PHILADELPHIA—A new Penn Medicine study puts researchers within closer reach of vaccines that can protect infants against infections by overcoming a mother’s antibodies, which are known to shut down immune defenses initiated by conventional vaccines. That hurdle largely explains why vaccinations for infectious diseases like influenza and measles not given until six to 12 months of age. Findings from the preclinical study were published online today in Science Translational Medicine.
The research team, led by Scott E. Hensley, PhD, an associate professor of Microbiology, and Drew Weissman, MD, PhD, a professor of Infectious Diseases in the Perelman School of Medicine at the University of Pennsylvania, found that a specialized modified-RNA (mRNA) influenza vaccine developed at Penn successfully protected young mice against the infection in the presence of maternal antibodies. The study suggests this protection occurred because the vaccine programs cells to constantly churn out new antigens for a prolonged period of time, rather than delivering a one-time shot of a viral protein.
“Around the world, every year, many young infants become infected and often die from infections because of a lack of effective vaccines to protect them earlier in life,” Weissman said. “mRNA-based vaccines could potentially help prevent that. What’s more, it would not only be effective against influenza but also other pathogens, as the vaccine’s platform is easily adaptable to different antigens.”
Elinor Willis, a doctoral student in the department of Microbiology and Penn Vet, served as first author on the paper.
Developing effective vaccines that protect infants in the presence of maternal antibodies has proven difficult because the antibodies can bind to vaccines and prevent them from eliciting good immune responses.
“Maternal antibodies are kind of a double-edged sword: they are great to have around when you are young because they can protect you from infection, but it’s tough to vaccinate when there are high levels of them,” Hensley said. “Today’s strategy is to wait awhile for these antibodies to decline. This isn’t ideal because the timing can be imprecise, so there is almost always a period where the young infant is susceptible to disease.”

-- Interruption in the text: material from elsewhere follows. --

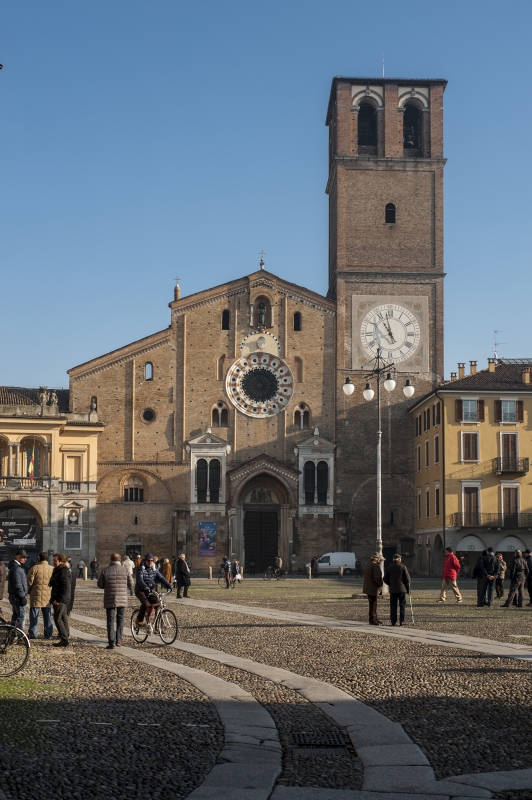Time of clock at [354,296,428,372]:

mRNA vaccines have emerged as leading candidates for protection against pathogens in adult clinical studies. Instead of delivering lab-grown viral proteins like a traditional vaccine, mRNA vaccines introduce an mRNA sequence that programs cells to produce antigens to mimic the disease. The result is a more powerful immune response and broader protection.
For this study, the Penn lab turned to the what is known as a nucleoside-modified mRNA encapsulated in lipid nanoparticles (mRNA-LNP) vaccine. In the past, Hensley and Weissman showed that this vaccine, which expresses hemagglutinin (HA) proteins, elicited robust antibody responses and protected adult animals from influenza.
To determine its ability to overcome maternal antibodies, the researchers first established a mouse model to show how the antibodies protect young mice against influenza and how they inhibit immune responses elicited by conventional vaccinations. Next, the researchers tested the mRNA vaccine platform in the mouse model and found that it elicited very strong antibody responses, both in the presence and absence of maternal antibodies, and protected the mice from the virus.
The vaccine essentially “slips under the radar,” Hensley said, gets into cells, and then starts continuously producing the antigen for the immune system to respond to in what’s called “prolonged germinal center reactions.” The finding suggest that maternal antibodies eventually drop below a certain level and the antigen is still there to generate an immune response from the child.
The researchers continue to investigate the vaccine in mouse models to better understand mechanistically why this vaccine works so well in the presence of a mother’s antibodies and hope to translate the promising results into human studies in the future.
“It could be a real game changer,” Hensley said. “Imagine a world where an infant is born or comes into the clinic very early in life and can receive vaccines that have antigens not just for the flu but a multitude of different pathogens. Wouldn’t that be something?”
Co-authors on the paper include Norbert Pardi and Kaela Parkhouse from Penn and Barbara L. Mui and Ying K. Tam from Acuitas.
This vaccine was funded in part by the Burroughs Wellcome Fund and the National Institute of Allergy and Infectious Disease (R01AI113047, R01AI108686, R01-AI050484, R01-AI124429, R01-AI084860, T32-AI070077, T32-AI055428).